NetBSD Problem Report #46136

From hf@bounce.nt.e-technik.tu-darmstadt.de  Sat Mar  3 15:05:16 2012
Return-Path: <hf@bounce.nt.e-technik.tu-darmstadt.de>
Received: from mail.netbsd.org (mail.netbsd.org [149.20.53.66])

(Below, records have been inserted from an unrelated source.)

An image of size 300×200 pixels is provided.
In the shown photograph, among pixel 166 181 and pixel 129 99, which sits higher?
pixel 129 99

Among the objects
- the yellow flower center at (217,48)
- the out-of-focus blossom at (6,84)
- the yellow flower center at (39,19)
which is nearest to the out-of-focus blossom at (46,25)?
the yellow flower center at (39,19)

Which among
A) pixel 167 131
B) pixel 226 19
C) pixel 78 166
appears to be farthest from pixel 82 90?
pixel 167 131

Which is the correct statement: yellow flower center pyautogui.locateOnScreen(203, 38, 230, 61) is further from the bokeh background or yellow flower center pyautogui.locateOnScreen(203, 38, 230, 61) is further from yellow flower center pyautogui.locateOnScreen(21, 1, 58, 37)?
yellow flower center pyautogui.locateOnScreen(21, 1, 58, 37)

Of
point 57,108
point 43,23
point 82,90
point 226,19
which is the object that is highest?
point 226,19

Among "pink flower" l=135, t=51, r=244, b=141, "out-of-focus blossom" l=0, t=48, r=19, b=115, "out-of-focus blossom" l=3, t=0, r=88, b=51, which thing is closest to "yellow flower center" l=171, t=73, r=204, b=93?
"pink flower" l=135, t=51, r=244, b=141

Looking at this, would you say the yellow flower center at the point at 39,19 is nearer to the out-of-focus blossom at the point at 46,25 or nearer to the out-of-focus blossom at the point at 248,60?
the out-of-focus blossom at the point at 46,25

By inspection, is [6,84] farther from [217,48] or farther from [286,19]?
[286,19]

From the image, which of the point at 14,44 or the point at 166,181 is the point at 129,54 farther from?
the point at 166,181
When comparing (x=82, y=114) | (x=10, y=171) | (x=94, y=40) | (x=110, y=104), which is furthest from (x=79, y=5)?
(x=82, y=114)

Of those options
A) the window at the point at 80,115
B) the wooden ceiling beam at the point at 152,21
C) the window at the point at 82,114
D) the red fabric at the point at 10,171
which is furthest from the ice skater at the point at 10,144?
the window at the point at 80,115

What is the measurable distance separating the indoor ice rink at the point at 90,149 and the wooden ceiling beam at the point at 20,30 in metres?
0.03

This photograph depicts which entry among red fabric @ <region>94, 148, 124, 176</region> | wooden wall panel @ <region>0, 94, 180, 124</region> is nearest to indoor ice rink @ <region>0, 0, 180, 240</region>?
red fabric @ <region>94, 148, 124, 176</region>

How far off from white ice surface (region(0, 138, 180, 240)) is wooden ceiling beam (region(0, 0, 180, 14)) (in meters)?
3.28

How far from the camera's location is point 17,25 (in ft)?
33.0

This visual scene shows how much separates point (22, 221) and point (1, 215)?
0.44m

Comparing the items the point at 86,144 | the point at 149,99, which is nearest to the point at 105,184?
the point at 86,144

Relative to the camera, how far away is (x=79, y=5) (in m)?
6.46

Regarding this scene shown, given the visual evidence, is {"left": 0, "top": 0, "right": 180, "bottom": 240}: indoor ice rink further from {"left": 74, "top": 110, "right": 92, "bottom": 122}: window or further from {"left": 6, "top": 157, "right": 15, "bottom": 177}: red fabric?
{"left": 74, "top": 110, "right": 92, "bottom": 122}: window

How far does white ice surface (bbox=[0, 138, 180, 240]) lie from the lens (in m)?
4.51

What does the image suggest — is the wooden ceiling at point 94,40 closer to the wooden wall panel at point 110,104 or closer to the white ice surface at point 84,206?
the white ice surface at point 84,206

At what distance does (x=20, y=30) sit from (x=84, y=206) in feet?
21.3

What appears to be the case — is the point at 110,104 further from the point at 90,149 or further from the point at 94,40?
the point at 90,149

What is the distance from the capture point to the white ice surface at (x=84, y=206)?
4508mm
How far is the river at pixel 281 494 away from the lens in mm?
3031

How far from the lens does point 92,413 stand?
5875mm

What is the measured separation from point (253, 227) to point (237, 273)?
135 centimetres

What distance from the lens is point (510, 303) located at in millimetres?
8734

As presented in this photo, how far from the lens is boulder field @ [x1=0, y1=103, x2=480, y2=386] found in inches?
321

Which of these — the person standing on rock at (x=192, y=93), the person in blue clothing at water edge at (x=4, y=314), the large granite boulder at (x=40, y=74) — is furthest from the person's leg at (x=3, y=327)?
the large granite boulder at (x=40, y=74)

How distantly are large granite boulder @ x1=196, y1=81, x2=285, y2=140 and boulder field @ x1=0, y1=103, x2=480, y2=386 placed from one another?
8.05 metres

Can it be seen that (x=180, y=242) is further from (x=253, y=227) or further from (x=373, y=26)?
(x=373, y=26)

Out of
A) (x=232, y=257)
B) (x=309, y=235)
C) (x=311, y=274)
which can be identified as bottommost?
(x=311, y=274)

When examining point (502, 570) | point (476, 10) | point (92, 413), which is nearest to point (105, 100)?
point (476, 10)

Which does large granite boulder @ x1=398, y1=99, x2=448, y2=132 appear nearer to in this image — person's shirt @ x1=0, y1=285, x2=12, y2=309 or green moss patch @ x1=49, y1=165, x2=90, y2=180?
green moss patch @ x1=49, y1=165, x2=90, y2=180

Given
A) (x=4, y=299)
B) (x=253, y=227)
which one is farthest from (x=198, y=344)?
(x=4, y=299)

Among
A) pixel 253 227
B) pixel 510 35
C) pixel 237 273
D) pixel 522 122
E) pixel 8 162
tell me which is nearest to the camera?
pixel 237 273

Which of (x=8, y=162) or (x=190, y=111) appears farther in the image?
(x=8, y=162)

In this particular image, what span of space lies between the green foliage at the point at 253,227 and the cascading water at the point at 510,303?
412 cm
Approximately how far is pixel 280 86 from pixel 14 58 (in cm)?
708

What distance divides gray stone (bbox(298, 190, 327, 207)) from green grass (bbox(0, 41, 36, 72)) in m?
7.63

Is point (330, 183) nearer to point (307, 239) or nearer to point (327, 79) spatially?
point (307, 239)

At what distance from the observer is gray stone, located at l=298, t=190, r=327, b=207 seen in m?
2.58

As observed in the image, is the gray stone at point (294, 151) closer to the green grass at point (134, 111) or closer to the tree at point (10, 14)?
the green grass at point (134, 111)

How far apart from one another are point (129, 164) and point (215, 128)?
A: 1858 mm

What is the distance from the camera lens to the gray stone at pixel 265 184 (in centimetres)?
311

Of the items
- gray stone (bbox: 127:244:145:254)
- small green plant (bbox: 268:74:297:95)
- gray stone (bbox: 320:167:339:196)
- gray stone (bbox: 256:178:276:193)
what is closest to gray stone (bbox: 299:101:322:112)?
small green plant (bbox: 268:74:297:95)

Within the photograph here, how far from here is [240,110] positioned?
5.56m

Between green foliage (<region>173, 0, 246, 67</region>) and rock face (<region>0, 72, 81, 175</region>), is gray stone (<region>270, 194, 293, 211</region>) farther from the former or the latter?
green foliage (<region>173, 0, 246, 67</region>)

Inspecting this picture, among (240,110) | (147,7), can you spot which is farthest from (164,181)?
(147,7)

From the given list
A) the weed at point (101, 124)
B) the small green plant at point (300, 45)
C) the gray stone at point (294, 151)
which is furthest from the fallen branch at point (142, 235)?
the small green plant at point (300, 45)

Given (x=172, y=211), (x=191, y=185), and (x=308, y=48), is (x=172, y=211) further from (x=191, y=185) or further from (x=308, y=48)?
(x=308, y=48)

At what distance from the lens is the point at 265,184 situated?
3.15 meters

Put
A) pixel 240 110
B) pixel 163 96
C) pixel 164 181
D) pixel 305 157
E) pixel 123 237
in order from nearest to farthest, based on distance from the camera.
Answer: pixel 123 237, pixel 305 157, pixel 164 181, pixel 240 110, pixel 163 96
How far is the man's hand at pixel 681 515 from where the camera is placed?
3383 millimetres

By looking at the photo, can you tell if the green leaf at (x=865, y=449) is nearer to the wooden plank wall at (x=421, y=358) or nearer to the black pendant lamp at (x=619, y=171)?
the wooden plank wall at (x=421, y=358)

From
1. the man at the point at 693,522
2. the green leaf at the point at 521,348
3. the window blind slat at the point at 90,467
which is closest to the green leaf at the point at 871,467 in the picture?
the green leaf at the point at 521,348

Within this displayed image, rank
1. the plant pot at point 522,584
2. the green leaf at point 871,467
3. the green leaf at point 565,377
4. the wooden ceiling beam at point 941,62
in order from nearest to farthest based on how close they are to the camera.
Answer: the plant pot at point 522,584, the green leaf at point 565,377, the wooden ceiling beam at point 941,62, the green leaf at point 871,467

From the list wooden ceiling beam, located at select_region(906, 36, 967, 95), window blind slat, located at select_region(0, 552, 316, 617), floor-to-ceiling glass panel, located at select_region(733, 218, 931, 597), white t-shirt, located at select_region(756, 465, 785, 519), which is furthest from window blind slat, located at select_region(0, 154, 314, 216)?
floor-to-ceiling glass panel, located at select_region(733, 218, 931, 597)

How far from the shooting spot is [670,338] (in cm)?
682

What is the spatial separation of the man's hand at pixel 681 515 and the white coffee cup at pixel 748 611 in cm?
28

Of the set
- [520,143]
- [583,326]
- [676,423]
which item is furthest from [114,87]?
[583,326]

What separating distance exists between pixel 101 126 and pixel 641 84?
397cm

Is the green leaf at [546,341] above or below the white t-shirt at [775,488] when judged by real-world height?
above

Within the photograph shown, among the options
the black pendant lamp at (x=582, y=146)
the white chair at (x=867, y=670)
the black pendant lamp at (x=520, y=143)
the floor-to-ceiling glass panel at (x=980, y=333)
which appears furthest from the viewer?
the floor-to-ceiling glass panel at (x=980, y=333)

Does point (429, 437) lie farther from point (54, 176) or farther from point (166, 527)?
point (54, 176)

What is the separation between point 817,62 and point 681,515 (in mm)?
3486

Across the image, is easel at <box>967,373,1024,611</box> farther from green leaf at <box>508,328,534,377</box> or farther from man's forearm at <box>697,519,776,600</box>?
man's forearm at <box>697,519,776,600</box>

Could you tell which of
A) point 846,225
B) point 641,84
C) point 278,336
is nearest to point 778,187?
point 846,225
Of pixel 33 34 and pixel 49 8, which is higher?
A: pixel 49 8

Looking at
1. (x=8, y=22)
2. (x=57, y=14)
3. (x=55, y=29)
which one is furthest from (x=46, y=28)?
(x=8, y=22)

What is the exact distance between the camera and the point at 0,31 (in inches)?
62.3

	by www.NetBSD.org (Postfix) with ESMTP id C3C9A63DFA0
	for <gnats-bugs@gnats.NetBSD.org>; Sat,  3 Mar 2012 15:05:16 +0000 (UTC)
Message-Id: <201203031404.q23E4ih9026963@bounce.nt.e-technik.tu-darmstadt.de>
Date: Sat, 3 Mar 2012 15:04:44 +0100 (CET)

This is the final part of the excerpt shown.